Peterson’s 2-year-old son died, after being savagely beaten, allegedly by the child’s mother’s boyfriend.

Football will go on today. Early reports after the tragedy were that Peterson would not miss his next game. Minnesota Vikings fans will certainly observe a moment or two of silence for Peterson and his son, before they cheer wildly for their hero and their team.

via: ESPN.com

When tragic events hit the sports world, broadcasters often say, “This certainly puts sports into perspective.” Apparently, they mean to suggest that it’s only a game.

Until now, I never truly considered that statement, presumably, because I’ve never felt so much anguish over a single event involving an athlete.

As an avid fantasy football player, though, Adrian Peterson has helped me succeed in my league. If you understand fantasy sports, you know that there is a certain bond between the fantasy team owner and the players he or she “owns.”

Perhaps it sounds silly, but fantasy football has made me love Adrian Peterson. I admire his brilliance as one of the best running backs I’ve ever seen. When I rooted for him weekly, though, as part of my own team, admiration turned to a unique kinship.
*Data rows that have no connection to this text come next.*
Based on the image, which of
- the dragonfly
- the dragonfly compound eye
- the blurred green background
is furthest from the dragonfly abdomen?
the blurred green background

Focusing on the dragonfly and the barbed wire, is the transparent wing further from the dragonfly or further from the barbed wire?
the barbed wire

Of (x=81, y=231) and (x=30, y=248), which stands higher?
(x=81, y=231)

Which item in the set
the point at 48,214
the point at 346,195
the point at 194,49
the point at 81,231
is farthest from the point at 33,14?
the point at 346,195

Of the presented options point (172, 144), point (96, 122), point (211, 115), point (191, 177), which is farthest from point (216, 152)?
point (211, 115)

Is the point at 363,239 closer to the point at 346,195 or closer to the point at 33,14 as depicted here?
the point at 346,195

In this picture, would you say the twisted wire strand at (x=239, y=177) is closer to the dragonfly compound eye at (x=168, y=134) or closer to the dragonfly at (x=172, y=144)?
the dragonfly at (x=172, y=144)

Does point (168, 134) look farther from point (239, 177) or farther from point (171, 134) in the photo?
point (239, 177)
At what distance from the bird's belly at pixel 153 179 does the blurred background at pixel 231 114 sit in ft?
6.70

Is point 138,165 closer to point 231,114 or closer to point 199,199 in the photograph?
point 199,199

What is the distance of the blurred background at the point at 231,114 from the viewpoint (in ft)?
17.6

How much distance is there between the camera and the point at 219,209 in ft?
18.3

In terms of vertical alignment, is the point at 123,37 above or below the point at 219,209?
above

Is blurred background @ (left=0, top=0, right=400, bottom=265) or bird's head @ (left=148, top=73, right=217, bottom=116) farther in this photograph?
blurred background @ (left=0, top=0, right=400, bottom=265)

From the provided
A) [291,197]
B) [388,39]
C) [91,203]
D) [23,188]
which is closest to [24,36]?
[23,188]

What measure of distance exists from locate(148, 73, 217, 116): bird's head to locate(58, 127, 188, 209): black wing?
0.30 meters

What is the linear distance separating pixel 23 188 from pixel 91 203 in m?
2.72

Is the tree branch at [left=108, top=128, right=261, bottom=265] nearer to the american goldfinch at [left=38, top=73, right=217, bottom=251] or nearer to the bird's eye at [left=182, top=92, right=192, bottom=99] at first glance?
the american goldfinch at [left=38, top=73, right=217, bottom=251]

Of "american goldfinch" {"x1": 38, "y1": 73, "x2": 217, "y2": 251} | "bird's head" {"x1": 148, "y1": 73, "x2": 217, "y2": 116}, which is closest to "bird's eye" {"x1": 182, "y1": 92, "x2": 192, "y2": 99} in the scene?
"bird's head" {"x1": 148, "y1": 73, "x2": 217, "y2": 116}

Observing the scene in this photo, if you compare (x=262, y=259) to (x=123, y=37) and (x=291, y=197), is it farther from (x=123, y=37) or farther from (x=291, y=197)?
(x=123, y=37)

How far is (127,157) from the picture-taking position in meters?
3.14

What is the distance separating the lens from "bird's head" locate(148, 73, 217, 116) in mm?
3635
I’m am sadder for Peterson than I ever have been for another athlete. Today’s football games will seem insignificant. My own fantasy football game feels less important than at any time in the 24 years that I have played.

Peterson is not on my fantasy football roster this year. No matter, because I am a father, so I empathize. As strange as it may sound, at this moment, I love Adrian Peterson like a brother.

So, today, I will not cheer for football players or a fantasy team.

Today, I will weep.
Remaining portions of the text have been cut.